-- start LISTED ENTRIES --

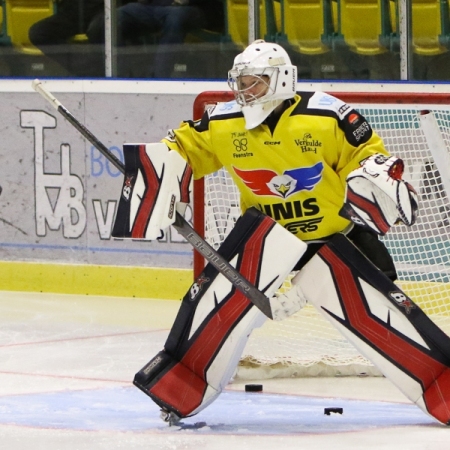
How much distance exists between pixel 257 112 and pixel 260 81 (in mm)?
88

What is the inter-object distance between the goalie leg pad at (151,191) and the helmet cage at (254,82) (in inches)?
10.3

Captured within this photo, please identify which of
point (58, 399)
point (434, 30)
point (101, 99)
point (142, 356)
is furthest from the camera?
point (101, 99)

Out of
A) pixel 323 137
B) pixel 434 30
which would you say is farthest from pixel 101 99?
pixel 323 137

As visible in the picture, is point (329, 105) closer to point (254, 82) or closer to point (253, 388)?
point (254, 82)

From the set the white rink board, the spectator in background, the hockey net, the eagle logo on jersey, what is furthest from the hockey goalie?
the spectator in background

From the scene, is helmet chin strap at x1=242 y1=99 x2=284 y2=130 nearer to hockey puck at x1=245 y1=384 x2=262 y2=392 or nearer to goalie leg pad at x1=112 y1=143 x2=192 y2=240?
goalie leg pad at x1=112 y1=143 x2=192 y2=240

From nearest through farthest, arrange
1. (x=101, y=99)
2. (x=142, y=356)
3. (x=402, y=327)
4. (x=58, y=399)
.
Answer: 1. (x=402, y=327)
2. (x=58, y=399)
3. (x=142, y=356)
4. (x=101, y=99)

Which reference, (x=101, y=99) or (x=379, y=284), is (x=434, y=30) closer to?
(x=101, y=99)

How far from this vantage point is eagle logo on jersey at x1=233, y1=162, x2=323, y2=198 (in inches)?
139

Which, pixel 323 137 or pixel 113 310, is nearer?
pixel 323 137

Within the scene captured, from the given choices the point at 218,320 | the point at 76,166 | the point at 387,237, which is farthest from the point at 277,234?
the point at 76,166

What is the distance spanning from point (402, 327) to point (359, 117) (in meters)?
0.58

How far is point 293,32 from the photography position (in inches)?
240

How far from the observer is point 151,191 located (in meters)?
3.68
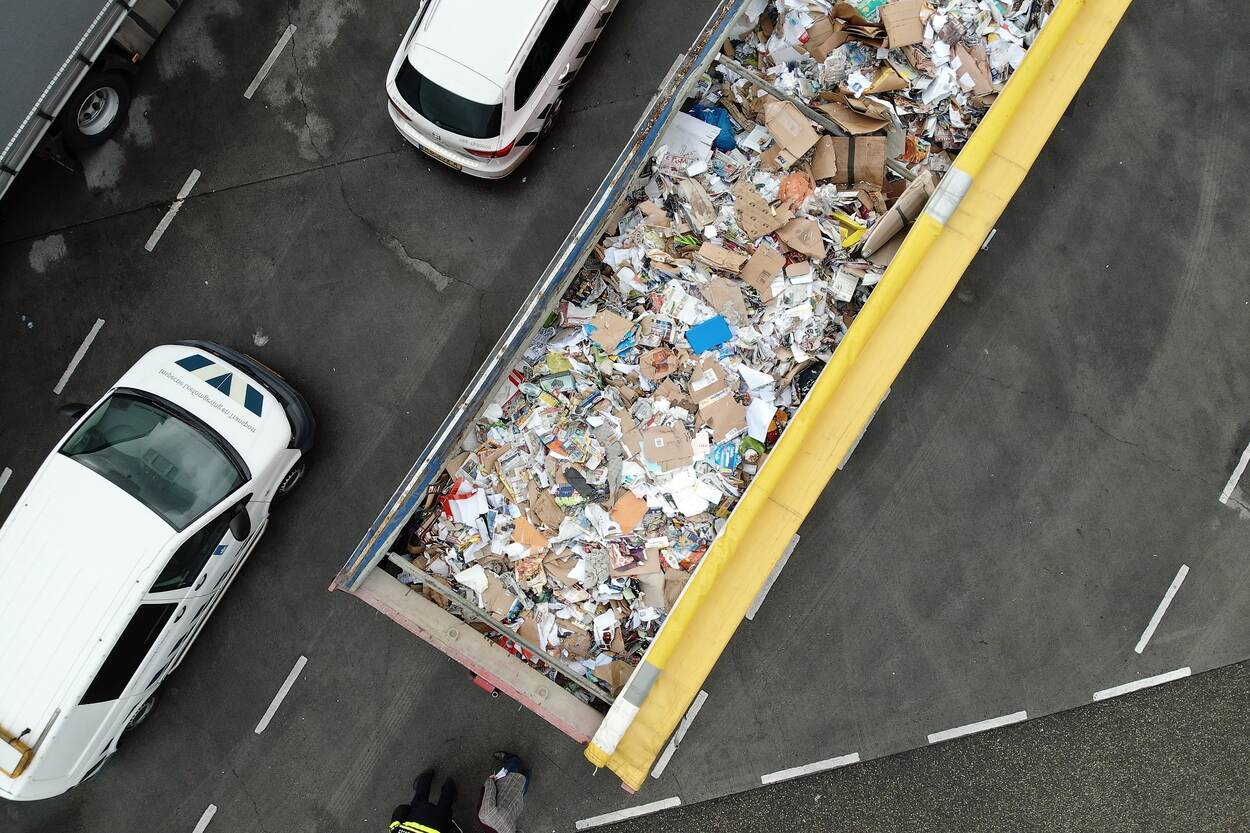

-- end LISTED ENTRIES --

◆ **EXERCISE PROMPT**:
Rewrite the stretch from "From nearest through farthest, arrange" through "4. (x=101, y=99)", changing "arrange" to "order" and leaving everything else as is.

◆ **ANSWER TO THIS PROBLEM**:
From nearest through farthest, order
1. (x=101, y=99)
2. (x=142, y=356)
3. (x=402, y=327)
4. (x=58, y=399)
.
Answer: 1. (x=402, y=327)
2. (x=58, y=399)
3. (x=142, y=356)
4. (x=101, y=99)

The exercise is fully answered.